Here's the summary:
If you can (with all that implies - time, resources, location, facilities), then a properly balanced diet composed of real food and fresh produce, consumed in healthy portions is not only good for you, but often cheaper (depends) and provides additional benefits such as satisfaction, taste, some small measure of exercise and activity in preparation and also an opportunity for socialising.
But all that is a governed by the mighty 'if'.
IF you have the time - not just to prepare but to eat it. IF you have the resources. IF you are in a location where preparing - or even bringing - fresh food is possible. IF you have the know-how (some people are really bad at cooking). IF you have the knowledge to choose a properly balanced and healthy diet and the will-power to do so.

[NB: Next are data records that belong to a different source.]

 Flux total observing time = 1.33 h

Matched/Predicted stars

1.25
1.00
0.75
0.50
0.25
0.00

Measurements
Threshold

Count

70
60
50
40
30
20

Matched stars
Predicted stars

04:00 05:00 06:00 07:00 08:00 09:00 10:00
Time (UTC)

IF you are in a location and situation where you could and and want to socialise during meals.
The simple truth is that, whatever the reason, vast numbers of people are not in a position to do this, at least not for three meals a day, seven days a week. And the reality is that those meals that don't qualify are often either skipped or end up being less than healthy.
You decades, meal replacements have been utterly woeful - being aimed either at helping people lose weight or to supplement a poor nutritional intake. Anyone who has been on one for any length of time will attest that the result is often less energy. A replacement designed, from the ground up, to be a full, every meal of you life diet is needed, not so people can actually live on it, but so that those people who do, for whatever period and for whatever reason, decide to use it as a meal replacement, are getting something that is not deficient, nutritionally, when compared with 'real' food.

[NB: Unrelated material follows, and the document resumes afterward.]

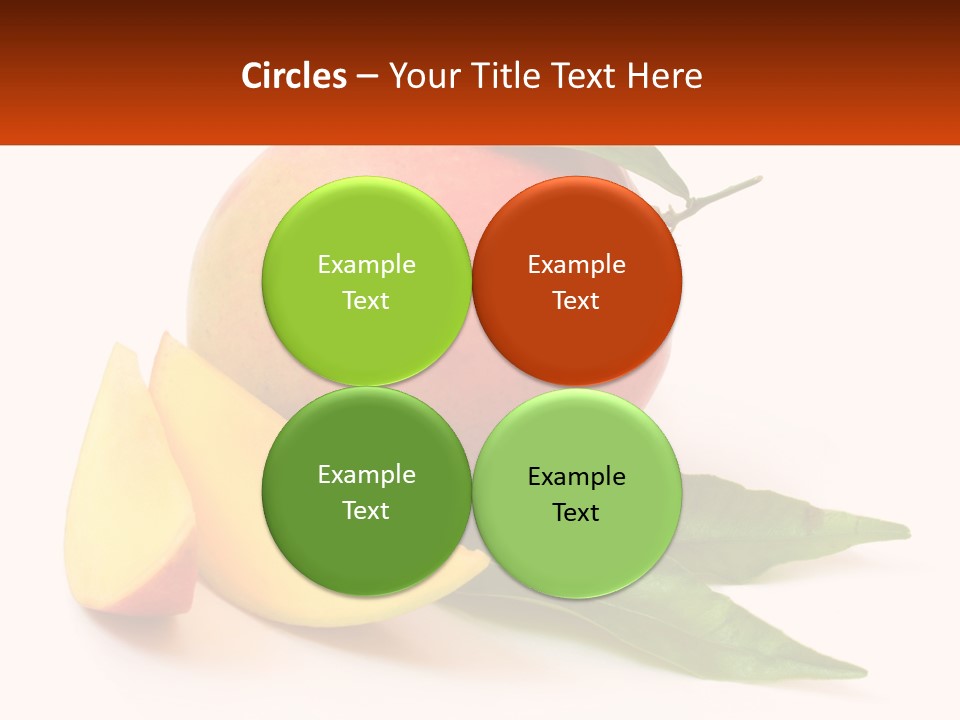 Circles – Your Title Text Here

Example Text

Example Text

Example Text

Example Text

If people can't see value in that then they need not ever use it.
And certainly, anyone who worries that such options will cause the human race to become anti-social and devolve into pre-human savages can rest easy. Well, at least they can stop blaming meal replacements because if someone who otherwise could have nice social meals of healthy food in properly balanced portions chooses to eschew that so they can live alone, shunning all human contact, you can be sure that the reason is not the availability of this meal-replacement or its cousins. A person so inclined will do that anyway, it's just that most will resort to less-optimal diets and so put a strain on the health system later in life with all the problems that come with poor nutrition.

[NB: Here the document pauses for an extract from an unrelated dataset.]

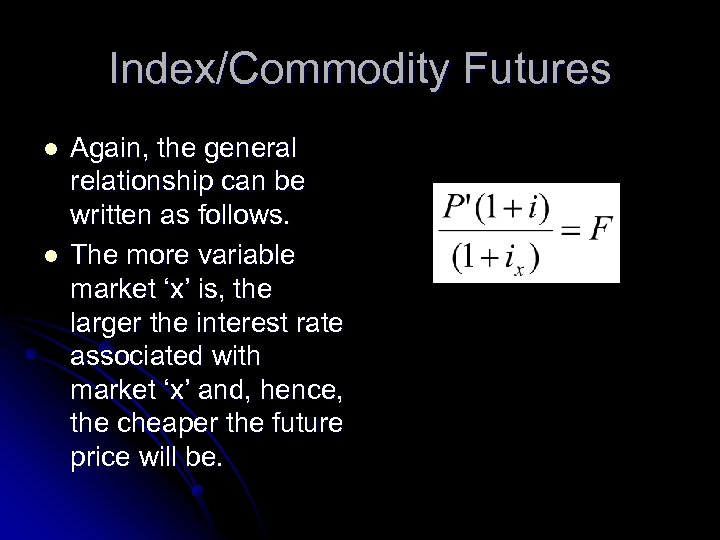 Index/Commodity Futures

- Again, the general relationship can be written as follows.
- The more variable market ‘x’ is, the larger the interest rate associated with market ‘x’ and, hence, the cheaper the future price will be.

$\frac{P'(1+i)}{(1+i_x)} = F$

And, while I'm at it, plenty of people where I work (and sometimes myself) go to the gym in a group during their lunch break and then scoff a shake afterwards, spending next-to-no time actually ingesting any nutrition. I can vouch that there is a lot of socialising and that the result is a good work-out, a de-stress from the morning's work and a healthier body. We have a laugh and there is a lot of 'bonding' and good-natured ribbing along with mutual encouragement and genuine celebration of each others' goals - all the better to spur ourselves to do better.
I'll also mention that 'shakes' - on the train from work no less - has allowed me to meet up with friend for our indoor cricket matches that I would never be able to make, had I gone home and had a nice social meal with my partner first.
So don't discount the idea that taking drastically less time for a meal somehow automatically means that one is missing out of important social, emotional and health benefits.